Les Turcs se rappellent avec nostalgie de la NTV d’antan et de son ton plus critique. C’était avant les manifestations anti-gouvernementales de juin 2013 qui ont été l’équivalent d’une douche froide dans l’histoire moderne de la Turquie. Curieusement, l’histoire de la NTV turque est presque similaire à celle de la NTV russe (bien qu’ayant le même nom, les deux chaînes n’ont aucun lien entre elles). Fleuron du journalisme libre dans la Russie des années 1990, la NTV, une chaîne privée aux ressources énormes et à la présentation impeccable, est plus ou moins devenue la voix du gouvernement depuis qu’elle a été achetée par le géant gazier Gazprom.
Twitter et Facebook coupés
En matière de mise au pas des médias, les Turcs sont parfois encore plus forts que les Russes. Je me rappelle de cette rumeur qui avait couru à une époque en Russie, qui prêtait aux autorités l’intention de fermer l’accès à Facebook et Twitter. La nouvelle avait semé l’effroi et l’indignation sur le net russe avant d’être rapidement démentie par le gouvernement. Mais en Turquie, l’accès à Facebook et Twitter a déjà été coupé à plusieurs reprises. Il n’est pas rare non plus que les tribunaux interdisent aux journalistes de diffuser des informations sur tel ou tel sujet sensible, comme les allégations selon lesquelles les services secrets turcs auraient livré des armes à la rébellion syrienne. Le nombre de procès intentés par le président à des journalistes accusés de l’avoir insulté augmente si rapidement qu’il est devenu impossible de couvrir chacun d’eux.
Les comparaisons s’arrêtent là.
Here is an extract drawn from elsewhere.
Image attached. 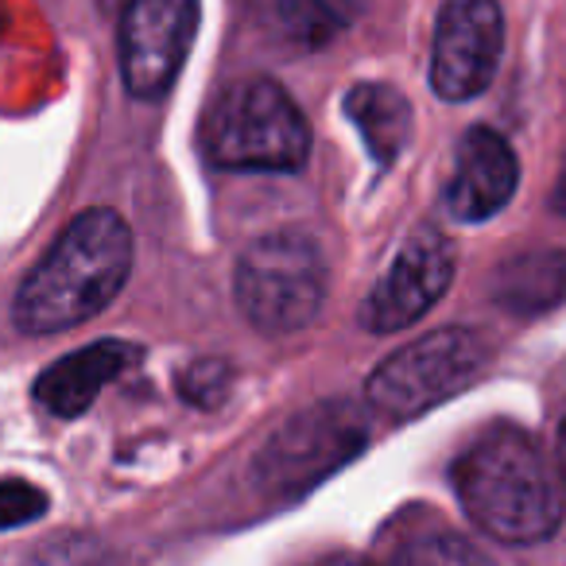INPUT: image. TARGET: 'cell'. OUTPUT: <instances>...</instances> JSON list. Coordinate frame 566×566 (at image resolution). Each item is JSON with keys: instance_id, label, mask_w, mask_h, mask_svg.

Quand Vladimir Poutine s’est présenté à la présidentielle en 2012, sa campagne a consisté en un unique meeting au stade Loujniki de Moscou et en une série de tribunes publiées tous les lundis dans la presse. Alors qu’Erdoğan et son Premier ministre Ahmet Davutoğlu sont plongés jusqu’au cou dans une épuisante épopée électorale pour les législatives. Les deux hommes sillonnent inlassablement le pays, et il leur arrive de prononcer jusqu’à trois discours par jour, dans des lieux différents.
Mais on ne peut pas ne pas remarquer que les affiches du parti au pouvoir dépassent largement en nombre celles de l’opposition. Quand vous vous promenez dans Istanbul, vous n’avez pas à aller loin pour tomber nez à nez avec une gigantesque affiche de Davutoğlu barrée de l’une ou l’autre de ses promesses principales en grosses lettres. Ces dernières semaines, le Premier ministre et le président se sont produits dans des grands rassemblements à la soviétique, devant des dizaines de milliers de partisans.
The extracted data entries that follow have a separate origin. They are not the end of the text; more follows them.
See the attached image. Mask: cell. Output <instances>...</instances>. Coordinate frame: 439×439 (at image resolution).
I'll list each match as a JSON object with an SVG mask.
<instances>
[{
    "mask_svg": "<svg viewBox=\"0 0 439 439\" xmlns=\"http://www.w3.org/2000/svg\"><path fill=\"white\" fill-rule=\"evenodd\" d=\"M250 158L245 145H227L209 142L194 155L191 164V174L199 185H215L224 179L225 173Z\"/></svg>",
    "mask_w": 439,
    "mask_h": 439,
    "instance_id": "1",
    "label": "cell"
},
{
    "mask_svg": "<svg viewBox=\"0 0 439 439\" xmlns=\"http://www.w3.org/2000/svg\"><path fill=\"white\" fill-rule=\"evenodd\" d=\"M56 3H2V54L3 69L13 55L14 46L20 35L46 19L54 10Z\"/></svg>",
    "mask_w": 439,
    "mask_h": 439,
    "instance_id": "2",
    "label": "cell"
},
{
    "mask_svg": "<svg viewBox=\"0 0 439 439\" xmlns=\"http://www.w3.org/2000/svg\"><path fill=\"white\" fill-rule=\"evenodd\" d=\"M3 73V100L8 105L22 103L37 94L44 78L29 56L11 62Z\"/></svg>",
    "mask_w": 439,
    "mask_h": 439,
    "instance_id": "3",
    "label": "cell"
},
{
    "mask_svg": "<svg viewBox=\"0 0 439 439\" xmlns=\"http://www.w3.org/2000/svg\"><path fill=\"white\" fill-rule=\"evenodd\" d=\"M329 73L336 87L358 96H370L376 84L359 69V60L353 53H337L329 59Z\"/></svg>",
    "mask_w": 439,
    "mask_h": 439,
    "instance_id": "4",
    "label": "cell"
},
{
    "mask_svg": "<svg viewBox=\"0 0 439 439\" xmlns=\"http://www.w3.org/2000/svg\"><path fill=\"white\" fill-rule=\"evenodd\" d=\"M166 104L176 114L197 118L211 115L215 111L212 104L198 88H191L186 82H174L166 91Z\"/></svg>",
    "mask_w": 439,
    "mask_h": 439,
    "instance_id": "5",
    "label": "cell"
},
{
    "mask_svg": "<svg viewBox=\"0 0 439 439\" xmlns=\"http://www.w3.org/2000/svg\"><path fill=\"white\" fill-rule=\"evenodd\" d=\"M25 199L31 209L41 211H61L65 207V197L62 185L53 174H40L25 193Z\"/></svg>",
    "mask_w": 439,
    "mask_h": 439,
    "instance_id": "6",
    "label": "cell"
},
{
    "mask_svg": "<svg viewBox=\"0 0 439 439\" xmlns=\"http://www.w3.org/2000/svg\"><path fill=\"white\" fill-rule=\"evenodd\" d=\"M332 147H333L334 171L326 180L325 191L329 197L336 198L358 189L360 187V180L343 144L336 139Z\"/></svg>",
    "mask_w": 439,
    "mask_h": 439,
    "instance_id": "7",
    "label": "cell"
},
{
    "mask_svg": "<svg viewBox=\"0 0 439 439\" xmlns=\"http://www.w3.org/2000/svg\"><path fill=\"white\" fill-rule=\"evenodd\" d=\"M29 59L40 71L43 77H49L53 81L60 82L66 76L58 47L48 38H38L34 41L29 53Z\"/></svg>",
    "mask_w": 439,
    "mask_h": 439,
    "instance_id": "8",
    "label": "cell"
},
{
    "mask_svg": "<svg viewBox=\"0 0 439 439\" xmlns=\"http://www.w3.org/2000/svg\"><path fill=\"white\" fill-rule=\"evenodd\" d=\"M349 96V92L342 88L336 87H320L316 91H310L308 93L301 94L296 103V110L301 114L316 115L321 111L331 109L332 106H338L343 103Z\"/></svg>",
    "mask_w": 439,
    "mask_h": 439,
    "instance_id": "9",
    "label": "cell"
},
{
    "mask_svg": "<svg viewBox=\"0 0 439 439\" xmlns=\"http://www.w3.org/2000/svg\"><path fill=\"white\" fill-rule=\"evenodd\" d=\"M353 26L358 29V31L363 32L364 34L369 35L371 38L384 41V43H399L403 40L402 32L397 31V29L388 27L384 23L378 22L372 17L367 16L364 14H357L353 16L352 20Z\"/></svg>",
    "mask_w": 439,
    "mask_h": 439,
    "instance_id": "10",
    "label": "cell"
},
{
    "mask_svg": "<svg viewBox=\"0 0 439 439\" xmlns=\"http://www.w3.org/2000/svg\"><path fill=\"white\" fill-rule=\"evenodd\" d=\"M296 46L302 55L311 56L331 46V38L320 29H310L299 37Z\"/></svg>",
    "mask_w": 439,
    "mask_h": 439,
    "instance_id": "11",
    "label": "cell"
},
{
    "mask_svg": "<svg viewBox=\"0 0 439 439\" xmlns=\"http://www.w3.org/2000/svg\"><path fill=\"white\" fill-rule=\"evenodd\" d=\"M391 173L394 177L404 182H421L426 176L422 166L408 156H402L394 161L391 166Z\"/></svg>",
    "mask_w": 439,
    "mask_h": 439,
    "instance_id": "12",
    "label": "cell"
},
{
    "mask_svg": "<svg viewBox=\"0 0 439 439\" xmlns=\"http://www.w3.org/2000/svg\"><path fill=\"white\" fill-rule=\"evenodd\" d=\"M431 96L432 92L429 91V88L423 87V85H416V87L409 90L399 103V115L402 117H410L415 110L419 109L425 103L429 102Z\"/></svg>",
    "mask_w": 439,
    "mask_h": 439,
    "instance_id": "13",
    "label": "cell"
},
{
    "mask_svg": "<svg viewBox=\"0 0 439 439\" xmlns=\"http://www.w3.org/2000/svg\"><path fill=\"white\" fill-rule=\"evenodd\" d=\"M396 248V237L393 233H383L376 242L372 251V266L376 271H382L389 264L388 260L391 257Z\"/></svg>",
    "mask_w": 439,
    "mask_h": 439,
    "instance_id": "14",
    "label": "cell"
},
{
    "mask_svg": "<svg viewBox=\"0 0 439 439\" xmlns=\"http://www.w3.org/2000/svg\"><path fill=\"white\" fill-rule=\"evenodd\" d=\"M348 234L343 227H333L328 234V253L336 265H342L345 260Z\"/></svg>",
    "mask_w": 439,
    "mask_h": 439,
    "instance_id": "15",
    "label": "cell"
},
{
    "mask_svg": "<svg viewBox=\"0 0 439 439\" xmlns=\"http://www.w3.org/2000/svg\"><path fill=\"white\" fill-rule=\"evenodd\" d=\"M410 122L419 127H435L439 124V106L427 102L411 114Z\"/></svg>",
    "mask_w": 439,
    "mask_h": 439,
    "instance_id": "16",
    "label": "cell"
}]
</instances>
Et il n’a échappé à personne que les relations entre la Turquie et la Russie prennent actuellement la forme d’une improbable alliance : oubliées les divergences concernant l’Ukraine ou la Syrie, les deux pays prévoient de construire un oléoduc sous la mer Noire, et la Russie est en train de construire la première centrale nucléaire de Turquie, un des plus gros chantiers d’infrastructures de l’histoire du pays.
La Turquie est-elle en voie de Poutinisation ? Pas vraiment. Mais il y a des signes qui ne trompent pas.
Stuart Williams, ancien correspondant à Moscou, est l'adjoint au directeur de l'AFP pour la Turquie.